Takav prazan prostor zauzimaju svakojake političke pojave, najčešće etiketirane terminom “populizam”.
Bilten formule la critique suivante : “Alors que ladite nouvelle droite attribuait le délabrement social et politique aux manipulations des élites communistes, Pernar les attribue aux intérêts des élites mondialistes guidées par les Etats-Unis et aux loges maçonniques. La simple critique du suivisme inconditionnel de la politique croate aux diktats de Washington et Bruxelles, combinée à une bizarre sincérité et persévérance, a suffi pour faire de Pernar une figure politique et une marchandise médiatique. Mais c'est bien là où réside le potentiel dévastateur qu'implique son apparition politique. Dans sa quête d'authenticité (il a été membre d'à peu près tous les partis ces dix dernières années ainsi qu'un participant actif de la plupart des initiatives dites citoyennes), Pernar a fini par soulever les problèmes majeurs de la politique croate négligés depuis des décennies. Mais par ses interventions et ses folles théories du complot, il a en réalité disqualifíé à long terme ces thématiques et problèmes qui restent dans le domaine de passe-temps pour exaltés ou de maladies infantiles dans l´évolution politique.”
Dok je tzv. nova desnica uzroke političke i socijalne devastacije vidjela u manipulacijama komunističkih elita, Pernar ih vidi u interesima globalnih elita predvođenima SAD-om i masonskim ložama. Sama kritika bezostatne naslonjenosti hrvatske politike na diktat Washingtona i Bruxellesa u kombinaciji s bizarnom iskrenošću i ustrajnošću, dovoljna je da od Pernara stvori prepoznatljivu političku ličnost i medijsku robu. No, tu se nalazi i potencijal najveće štete koji njegova politička pojava nosi sa sobom. U svom traganju za autentičnošću (bio je član valjda svih stranaka u zadnjih deset godina, kao i aktivni sudionik većine tzv. građanskih inicijativa), Pernar je dospio do ključnih problema hrvatske politike koja već desetljećima ostaju neadresirana, ali svojim pristupom i sumanutim teorijama zavjere zapravo dugoročno te probleme i teme delegitimira kao relevantne. One ostaju u domeni hobija entuzijasta ili dječjih bolesti u političkom razvitku.

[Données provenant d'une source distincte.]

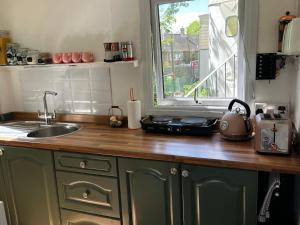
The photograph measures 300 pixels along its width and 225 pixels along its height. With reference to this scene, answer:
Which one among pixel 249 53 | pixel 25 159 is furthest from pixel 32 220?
pixel 249 53

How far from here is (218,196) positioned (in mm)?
1492

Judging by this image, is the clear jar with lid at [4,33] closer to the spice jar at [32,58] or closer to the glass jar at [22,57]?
the glass jar at [22,57]

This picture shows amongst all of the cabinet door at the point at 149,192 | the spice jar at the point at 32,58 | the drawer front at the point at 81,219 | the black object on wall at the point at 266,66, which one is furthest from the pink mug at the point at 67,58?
the black object on wall at the point at 266,66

Ivan Pernar seront donc un exalté qui brouille les cartes par son penchant pour les théories du complot. Il est à noter que le court article de Bilten ne s'attache pas à démonter une seule théorie du complot dont souffre Ivan Pernar.
Profitons en pour se pencher sur Bilten, ce site régulièrement traduit par le Courrier des Balkans. Nous tenterons pour notre part, bien sûr, d'éviter les théories du complot...

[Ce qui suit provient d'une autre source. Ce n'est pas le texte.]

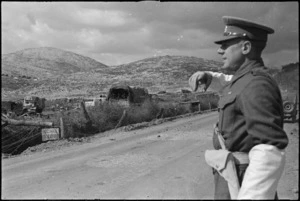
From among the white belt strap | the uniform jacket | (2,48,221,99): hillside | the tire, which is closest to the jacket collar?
the uniform jacket

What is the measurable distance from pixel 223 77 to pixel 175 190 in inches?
111

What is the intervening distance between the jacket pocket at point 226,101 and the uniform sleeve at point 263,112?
0.07 m

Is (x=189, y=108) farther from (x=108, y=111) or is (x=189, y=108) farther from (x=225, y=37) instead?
(x=225, y=37)

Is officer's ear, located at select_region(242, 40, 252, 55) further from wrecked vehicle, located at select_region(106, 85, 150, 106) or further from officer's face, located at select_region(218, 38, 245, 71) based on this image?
wrecked vehicle, located at select_region(106, 85, 150, 106)

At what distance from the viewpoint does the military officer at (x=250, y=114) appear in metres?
1.34

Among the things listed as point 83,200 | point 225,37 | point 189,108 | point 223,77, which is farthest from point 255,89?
point 189,108

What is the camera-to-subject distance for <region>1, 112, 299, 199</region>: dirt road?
443 cm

Bilten est un site d'information régionale écrit en croate. Il est financé d'une part par la Fondation Rosa Luxembourg de l'Europe du Sud-est et de l'autre par le ministère de la Culture de la République de Croatie. (Source)
Dans ce qui va suivre on pourra juger qu'il ne s'agit en aucun cas d'un site indépendant des pouvoirs politiques.
Qu'est-ce que la Fondation Rosa Luxembourg ?
L'article wikipédia en allemand nous signale que contrairement à ce qu'indique son nom, sa forme juridique n'est pas celle d'une fondation mais celle d'une “Association enregistrée” (Eingetragener Verein - e.V.), comne c'est le cas pour d'autres fondations proches des partis politiques. Elle est financée par des dons, des cotisations de membres et en particulier par des subventions de l'Etat. En 2015 celui-ci lui a attribué environ 47 millions d'euros.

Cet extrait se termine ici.